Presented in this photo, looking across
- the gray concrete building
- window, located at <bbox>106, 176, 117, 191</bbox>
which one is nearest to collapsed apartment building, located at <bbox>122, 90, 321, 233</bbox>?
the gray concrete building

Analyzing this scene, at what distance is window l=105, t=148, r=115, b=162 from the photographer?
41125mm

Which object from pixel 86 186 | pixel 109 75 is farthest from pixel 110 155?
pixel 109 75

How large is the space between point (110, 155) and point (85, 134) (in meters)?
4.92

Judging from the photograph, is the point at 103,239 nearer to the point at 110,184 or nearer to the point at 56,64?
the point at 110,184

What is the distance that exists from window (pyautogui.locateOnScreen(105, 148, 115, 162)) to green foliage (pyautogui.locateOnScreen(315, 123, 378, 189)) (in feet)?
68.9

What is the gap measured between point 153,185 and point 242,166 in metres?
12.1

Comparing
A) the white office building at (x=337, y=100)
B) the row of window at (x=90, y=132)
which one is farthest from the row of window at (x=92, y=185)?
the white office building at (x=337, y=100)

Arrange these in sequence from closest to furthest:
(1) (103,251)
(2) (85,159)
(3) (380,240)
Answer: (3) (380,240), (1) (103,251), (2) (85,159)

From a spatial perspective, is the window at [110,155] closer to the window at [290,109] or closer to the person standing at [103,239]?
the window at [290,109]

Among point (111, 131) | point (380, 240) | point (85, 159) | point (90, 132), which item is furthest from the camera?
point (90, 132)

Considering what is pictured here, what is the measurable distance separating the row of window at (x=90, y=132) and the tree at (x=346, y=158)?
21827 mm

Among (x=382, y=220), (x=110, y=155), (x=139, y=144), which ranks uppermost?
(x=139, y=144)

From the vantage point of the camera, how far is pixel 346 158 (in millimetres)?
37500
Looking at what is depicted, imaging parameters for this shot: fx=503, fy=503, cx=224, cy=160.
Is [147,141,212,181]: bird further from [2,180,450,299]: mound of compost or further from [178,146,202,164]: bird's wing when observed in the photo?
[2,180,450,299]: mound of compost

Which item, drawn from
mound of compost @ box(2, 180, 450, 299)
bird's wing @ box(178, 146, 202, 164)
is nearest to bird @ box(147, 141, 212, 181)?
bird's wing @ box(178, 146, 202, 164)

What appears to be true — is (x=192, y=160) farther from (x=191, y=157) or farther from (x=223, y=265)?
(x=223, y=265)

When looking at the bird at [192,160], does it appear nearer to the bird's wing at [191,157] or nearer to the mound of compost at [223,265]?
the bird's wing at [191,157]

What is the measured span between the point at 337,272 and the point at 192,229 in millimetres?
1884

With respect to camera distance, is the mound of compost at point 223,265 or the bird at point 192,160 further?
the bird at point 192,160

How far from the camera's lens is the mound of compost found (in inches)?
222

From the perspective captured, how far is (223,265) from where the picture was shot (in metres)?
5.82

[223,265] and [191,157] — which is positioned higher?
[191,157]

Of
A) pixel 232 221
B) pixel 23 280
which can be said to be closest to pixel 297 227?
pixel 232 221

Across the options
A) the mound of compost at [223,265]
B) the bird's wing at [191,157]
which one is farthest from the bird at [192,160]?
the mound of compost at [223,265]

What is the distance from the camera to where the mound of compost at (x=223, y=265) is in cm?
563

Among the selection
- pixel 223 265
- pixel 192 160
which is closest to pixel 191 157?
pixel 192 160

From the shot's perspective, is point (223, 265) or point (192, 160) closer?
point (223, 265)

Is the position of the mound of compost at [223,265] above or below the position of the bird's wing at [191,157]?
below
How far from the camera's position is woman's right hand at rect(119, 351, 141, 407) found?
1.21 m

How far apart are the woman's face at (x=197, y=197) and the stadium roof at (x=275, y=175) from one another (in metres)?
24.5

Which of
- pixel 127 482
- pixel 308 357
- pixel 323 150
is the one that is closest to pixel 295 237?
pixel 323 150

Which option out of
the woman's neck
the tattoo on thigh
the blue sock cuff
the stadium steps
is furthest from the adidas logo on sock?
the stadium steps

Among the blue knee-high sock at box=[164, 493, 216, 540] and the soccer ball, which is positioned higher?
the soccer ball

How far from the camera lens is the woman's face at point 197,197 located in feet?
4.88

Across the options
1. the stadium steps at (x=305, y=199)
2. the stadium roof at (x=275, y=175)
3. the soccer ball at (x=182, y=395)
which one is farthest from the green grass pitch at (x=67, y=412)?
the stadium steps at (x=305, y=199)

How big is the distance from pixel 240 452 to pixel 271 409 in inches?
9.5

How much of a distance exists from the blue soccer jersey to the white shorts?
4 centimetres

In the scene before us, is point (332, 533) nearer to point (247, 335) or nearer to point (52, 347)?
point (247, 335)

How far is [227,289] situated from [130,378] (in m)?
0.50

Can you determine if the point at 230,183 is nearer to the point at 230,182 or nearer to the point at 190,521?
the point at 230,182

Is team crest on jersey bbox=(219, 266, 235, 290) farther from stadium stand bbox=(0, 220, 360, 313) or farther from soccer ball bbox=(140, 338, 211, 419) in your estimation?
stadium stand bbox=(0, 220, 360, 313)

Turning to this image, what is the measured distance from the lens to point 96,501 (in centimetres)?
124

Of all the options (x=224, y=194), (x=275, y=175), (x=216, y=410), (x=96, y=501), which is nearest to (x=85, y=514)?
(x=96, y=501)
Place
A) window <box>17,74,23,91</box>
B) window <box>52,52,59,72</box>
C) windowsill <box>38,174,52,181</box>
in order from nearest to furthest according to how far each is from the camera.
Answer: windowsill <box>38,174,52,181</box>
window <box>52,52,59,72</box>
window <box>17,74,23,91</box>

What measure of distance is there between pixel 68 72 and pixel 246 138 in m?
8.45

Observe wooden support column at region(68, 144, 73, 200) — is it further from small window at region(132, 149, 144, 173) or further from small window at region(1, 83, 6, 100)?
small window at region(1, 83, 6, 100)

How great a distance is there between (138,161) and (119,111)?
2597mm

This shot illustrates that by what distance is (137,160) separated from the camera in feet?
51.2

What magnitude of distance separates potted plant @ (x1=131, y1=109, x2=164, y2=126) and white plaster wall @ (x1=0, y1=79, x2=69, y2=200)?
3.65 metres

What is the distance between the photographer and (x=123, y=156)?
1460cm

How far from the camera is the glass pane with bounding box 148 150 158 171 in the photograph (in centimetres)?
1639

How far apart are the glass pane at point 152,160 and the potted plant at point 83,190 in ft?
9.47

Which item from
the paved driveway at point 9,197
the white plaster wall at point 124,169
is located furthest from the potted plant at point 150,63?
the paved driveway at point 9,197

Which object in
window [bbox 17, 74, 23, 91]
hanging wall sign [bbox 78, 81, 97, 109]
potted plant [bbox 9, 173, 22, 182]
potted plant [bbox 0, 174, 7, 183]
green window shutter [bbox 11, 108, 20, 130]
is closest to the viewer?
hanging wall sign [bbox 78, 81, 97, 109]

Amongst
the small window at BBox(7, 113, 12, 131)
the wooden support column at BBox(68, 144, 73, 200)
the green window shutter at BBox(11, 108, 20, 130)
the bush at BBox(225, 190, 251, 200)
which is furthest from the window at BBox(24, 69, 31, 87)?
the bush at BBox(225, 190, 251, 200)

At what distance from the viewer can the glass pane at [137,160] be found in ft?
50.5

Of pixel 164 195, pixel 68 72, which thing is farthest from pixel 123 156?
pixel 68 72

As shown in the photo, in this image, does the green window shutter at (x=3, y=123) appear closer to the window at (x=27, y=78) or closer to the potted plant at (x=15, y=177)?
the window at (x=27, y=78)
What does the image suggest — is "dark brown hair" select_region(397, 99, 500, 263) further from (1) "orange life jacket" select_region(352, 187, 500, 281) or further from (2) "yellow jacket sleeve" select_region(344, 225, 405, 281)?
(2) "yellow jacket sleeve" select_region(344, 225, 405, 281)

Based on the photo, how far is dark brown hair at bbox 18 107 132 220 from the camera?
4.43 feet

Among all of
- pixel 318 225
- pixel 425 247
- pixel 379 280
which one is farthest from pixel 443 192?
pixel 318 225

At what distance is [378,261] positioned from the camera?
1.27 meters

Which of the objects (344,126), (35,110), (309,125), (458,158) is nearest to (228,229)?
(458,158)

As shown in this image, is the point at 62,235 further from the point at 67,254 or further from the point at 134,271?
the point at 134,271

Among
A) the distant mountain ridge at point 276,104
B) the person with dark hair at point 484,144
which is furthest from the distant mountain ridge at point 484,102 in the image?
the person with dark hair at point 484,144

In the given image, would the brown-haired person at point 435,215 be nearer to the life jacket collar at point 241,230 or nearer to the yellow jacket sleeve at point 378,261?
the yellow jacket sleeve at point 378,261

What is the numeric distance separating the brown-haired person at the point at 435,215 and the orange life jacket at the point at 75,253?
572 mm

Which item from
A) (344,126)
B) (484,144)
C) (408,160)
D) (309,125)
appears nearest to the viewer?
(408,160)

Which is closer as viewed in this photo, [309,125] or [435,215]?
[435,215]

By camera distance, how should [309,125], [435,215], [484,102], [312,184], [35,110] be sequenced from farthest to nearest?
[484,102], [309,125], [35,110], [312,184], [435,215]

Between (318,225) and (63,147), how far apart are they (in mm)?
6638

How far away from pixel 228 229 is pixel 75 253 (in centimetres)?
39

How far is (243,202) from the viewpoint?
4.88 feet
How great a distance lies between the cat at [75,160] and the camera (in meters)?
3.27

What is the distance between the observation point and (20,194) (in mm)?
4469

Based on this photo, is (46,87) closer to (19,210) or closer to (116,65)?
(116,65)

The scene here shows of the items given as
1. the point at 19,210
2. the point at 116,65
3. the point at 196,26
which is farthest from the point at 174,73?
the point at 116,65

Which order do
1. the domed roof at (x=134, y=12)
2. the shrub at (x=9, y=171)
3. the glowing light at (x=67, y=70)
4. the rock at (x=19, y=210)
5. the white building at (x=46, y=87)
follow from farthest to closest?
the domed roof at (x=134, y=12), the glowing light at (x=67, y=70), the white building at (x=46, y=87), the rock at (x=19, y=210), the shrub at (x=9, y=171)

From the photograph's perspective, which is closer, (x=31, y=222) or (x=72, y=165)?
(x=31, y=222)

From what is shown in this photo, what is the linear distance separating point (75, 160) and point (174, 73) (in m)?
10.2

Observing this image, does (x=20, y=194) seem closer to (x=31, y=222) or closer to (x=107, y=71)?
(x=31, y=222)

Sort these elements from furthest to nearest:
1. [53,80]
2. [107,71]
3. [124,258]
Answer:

•••••

** What needs to be done **
Rewrite everything in the material from the line containing "What is the distance between the observation" down to the line containing "the domed roof at (x=134, y=12), the" as a Markdown table with the columns Row and Line, leaving out blank lines.

** Result **
| Row | Line |
|---|---|
| 1 | What is the distance between the observation point and (20,194) (in mm)? |
| 2 | 4469 |
| 3 | Based on this photo, is (46,87) closer to (19,210) or closer to (116,65)? |
| 4 | (116,65) |
| 5 | The scene here shows of the items given as |
| 6 | 1. the point at 19,210 |
| 7 | 2. the point at 116,65 |
| 8 | 3. the point at 196,26 |
| 9 | which is farthest from the point at 174,73? |
| 10 | the point at 116,65 |
| 11 | Which order do |
| 12 | 1. the domed roof at (x=134, y=12) |
| 13 | 2. the shrub at (x=9, y=171) |
| 14 | 3. the glowing light at (x=67, y=70) |
| 15 | 4. the rock at (x=19, y=210) |
| 16 | 5. the white building at (x=46, y=87) |
| 17 | follow from farthest to closest? |
| 18 | the domed roof at (x=134, y=12), the glowing light at (x=67, y=70), the white building at (x=46, y=87), the rock at (x=19, y=210), the shrub at (x=9, y=171) |